According to the text about Charlotte Wyckoff, in what year will she begin serving as president of Baptist Nursing Fellowship?

Text segment:
········
Charlotte Wyckoff said nursing has always been on her heart — she was taught from an early age to help people.
It started right in her home — she was the oldest of 12 children.
“We lived in a small community in Kentucky, and we loved, and we gave,” Wyckoff said.
That took on a lot of different forms over the years. She started helping at a local hospital when she was still a teenager and became a nurse’s aid in college.
“When I was around 18 or 20 years old, a neighbor ran down to our house for help, and I was able to help with the delivery of their baby,” she said.
Seeing God’s purpose
Even with all that exposure to the medical field, she said she never would’ve guessed where her path would lead — that one day she would lead Baptist Nursing Fellowship, a national organization that serves as a compassion ministry of Woman’s Missionary Union.
But looking back, Wyckoff — a member of West Mastin Lake Baptist Church in Huntsville — said she can “just see the intertwining what God has purposed for my life.”
“I came from humble beginnings and have asked the Lord to continually lead and direct me, that I’d be in His will,” she said.
Wyckoff first worked as a medical technologist, then later went to school to become a registered nurse.
“Nursing has always been my love and my dream, but I got sidetracked,” she said. “God brought me back to that.”
That eventually led her to BNF, and in November 2023, she was voted the organization’s president-elect. She will serve as the organization’s president starting in 2026.
Helping others through healthcare

The purpose of BNF is to equip and empower members spiritually, be involved in planned nursing and health care programs and use their skills to help people around the world on missions trips. Though it focuses on nurses, anyone who has a background in healthcare can be a part.
Wyckoff said for her, the helping part and the nursing part came early, but the passion for missions outside of her own community came later when she and her husband moved to Huntsville and joined West Mastin Lake Baptist.
“After we joined that church, we became more involved in more missions-oriented things,” she said. “For about 10 years, I was a coordinator of March for Jesus, and that was a big community event we helped on a yearly basis. It’s those kinds of things that I feel like the Lord was using to prepare me.”
········
Given data:
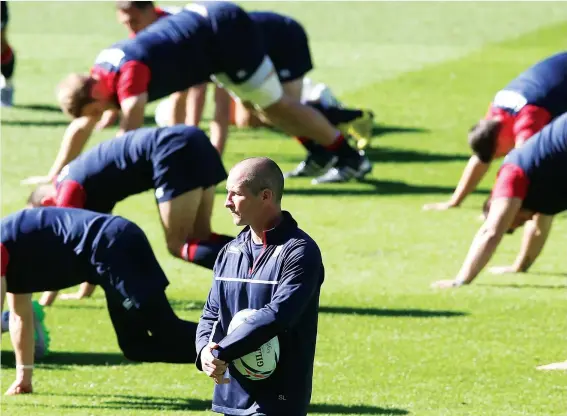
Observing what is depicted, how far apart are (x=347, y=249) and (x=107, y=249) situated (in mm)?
3586

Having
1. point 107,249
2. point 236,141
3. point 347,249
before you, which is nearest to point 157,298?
point 107,249

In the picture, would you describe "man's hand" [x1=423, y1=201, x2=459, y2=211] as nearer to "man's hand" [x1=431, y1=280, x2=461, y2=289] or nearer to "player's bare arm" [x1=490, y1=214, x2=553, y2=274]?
"player's bare arm" [x1=490, y1=214, x2=553, y2=274]

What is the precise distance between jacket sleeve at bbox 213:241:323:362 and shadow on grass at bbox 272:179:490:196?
6934mm

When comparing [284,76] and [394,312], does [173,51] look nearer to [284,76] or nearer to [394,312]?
[284,76]

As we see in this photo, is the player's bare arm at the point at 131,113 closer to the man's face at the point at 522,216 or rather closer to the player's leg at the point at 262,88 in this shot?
the player's leg at the point at 262,88

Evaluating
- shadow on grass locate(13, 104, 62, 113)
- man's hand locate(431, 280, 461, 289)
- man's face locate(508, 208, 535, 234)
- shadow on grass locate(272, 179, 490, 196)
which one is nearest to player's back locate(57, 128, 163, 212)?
man's hand locate(431, 280, 461, 289)

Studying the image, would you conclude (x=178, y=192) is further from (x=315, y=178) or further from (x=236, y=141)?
(x=236, y=141)

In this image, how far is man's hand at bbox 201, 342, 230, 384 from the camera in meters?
4.82

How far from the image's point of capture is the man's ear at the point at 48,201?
301 inches

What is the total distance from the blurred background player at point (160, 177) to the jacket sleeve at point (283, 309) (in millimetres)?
3122

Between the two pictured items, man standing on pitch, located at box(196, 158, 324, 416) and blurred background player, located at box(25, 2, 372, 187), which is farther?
blurred background player, located at box(25, 2, 372, 187)

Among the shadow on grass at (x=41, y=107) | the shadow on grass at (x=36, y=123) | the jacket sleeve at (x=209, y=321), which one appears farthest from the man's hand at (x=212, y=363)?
the shadow on grass at (x=41, y=107)

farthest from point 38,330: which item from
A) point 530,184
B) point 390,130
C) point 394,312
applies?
point 390,130

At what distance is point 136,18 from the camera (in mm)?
10945
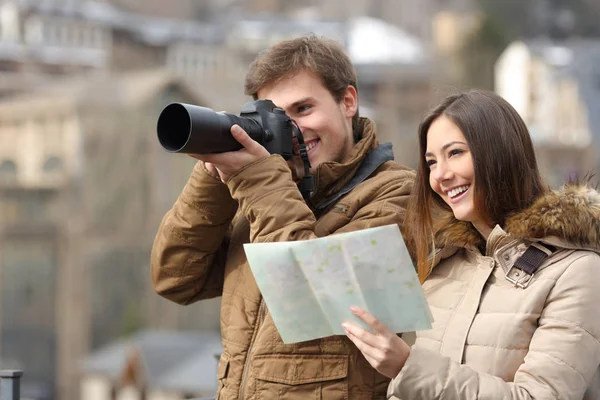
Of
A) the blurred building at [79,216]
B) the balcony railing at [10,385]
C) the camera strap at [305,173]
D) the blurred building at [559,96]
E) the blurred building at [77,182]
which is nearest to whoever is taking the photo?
the camera strap at [305,173]

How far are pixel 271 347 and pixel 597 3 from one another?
55.0m

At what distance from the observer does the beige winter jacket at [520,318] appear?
70.9 inches

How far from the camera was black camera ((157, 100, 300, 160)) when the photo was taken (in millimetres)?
2041

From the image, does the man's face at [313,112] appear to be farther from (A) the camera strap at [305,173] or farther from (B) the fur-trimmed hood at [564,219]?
(B) the fur-trimmed hood at [564,219]

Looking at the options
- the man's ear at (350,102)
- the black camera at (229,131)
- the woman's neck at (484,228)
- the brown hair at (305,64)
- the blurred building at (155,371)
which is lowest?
the blurred building at (155,371)

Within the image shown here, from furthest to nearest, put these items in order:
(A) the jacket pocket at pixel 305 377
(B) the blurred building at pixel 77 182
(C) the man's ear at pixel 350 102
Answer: (B) the blurred building at pixel 77 182, (C) the man's ear at pixel 350 102, (A) the jacket pocket at pixel 305 377

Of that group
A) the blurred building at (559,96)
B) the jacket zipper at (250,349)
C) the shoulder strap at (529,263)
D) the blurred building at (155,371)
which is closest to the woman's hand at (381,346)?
the shoulder strap at (529,263)

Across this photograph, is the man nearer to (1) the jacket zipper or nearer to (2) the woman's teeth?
(1) the jacket zipper

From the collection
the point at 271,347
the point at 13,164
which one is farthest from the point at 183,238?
the point at 13,164

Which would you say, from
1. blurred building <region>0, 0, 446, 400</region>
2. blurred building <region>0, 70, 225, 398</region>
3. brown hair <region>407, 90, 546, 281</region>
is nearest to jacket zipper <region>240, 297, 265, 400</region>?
brown hair <region>407, 90, 546, 281</region>

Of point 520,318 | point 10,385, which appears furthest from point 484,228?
point 10,385

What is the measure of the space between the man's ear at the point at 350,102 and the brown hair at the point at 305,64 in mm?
11

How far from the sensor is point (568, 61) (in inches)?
1390

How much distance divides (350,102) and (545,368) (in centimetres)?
83
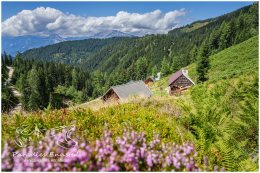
········
Answer area: 2026